Helena's Hawaiian Food Menu, Reviews, Photos, Location and Info - Zomato

Leonard's Bakery

12 years ago, Viv and I hiked Diamondhead in about 20 minutes all the way from the park entrance (we were too cheap to pay for the $5.00 parking).  Fast forward to the present and I was up for the challenge, but Viv, having not played hockey for the last 5 years due to concussions, didn't find it as easy this time around.  In fact, while we were going down from the top, my son was kicking my arse.  Yes, it might've been something to do with age, but I would like to blame the 2 Malasadas I consumed just prior.

Yes, you guessed it, we paid Leonard's Bakery a visit before we made it out to Diamondhead.  Once again, we were doing the touristy thing, yet remember, we had 2 hungry kiddies with us.  Also, they would never pass up a donut from any culture.  We got a 1/2 dozen Malasadas in Original, Cinnamon Sugar and Li Hing (sweet & salty dried plum dust).  Oh boy, these were made to order and one bite into the fluffy light center made me a convert.  Yes, it was only a fried ball of dough, but the texture was so enticing and easy to eat.  I gobbled up 2 just like that.  My favorite flavor was the li hing with a good mix of sweet, tart and salty.

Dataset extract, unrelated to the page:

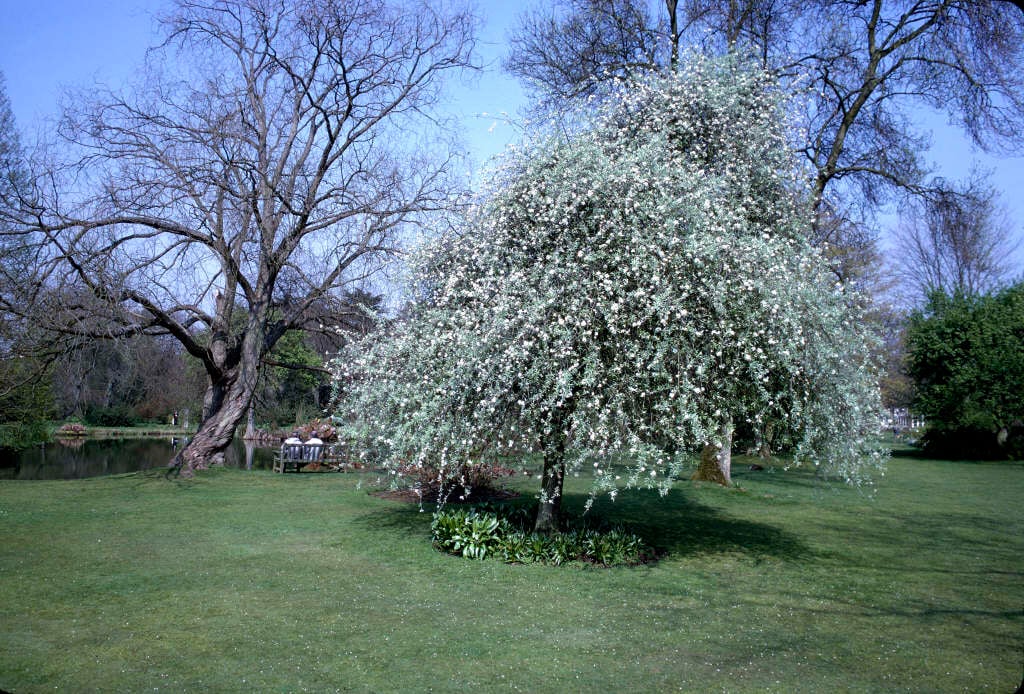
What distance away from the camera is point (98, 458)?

We also got a 1/2 dozen of the Puffs filled with Chocolate, Coconut, Custard and Macademia Nut.  Exhibiting the same eggy light texture, these were graced with an extra amount of sweetness.  In fact, the chocolate filling was very sugary, yet fortunately, the actual malasada was not sweet to begin with.  I liked the coconut filling the most as it wasn't super sweet while being aromatic.  Despite being advertised as macadamia nut, I didn't find much difference between that and the standard custard.  Not necessarily a negative, just an observation.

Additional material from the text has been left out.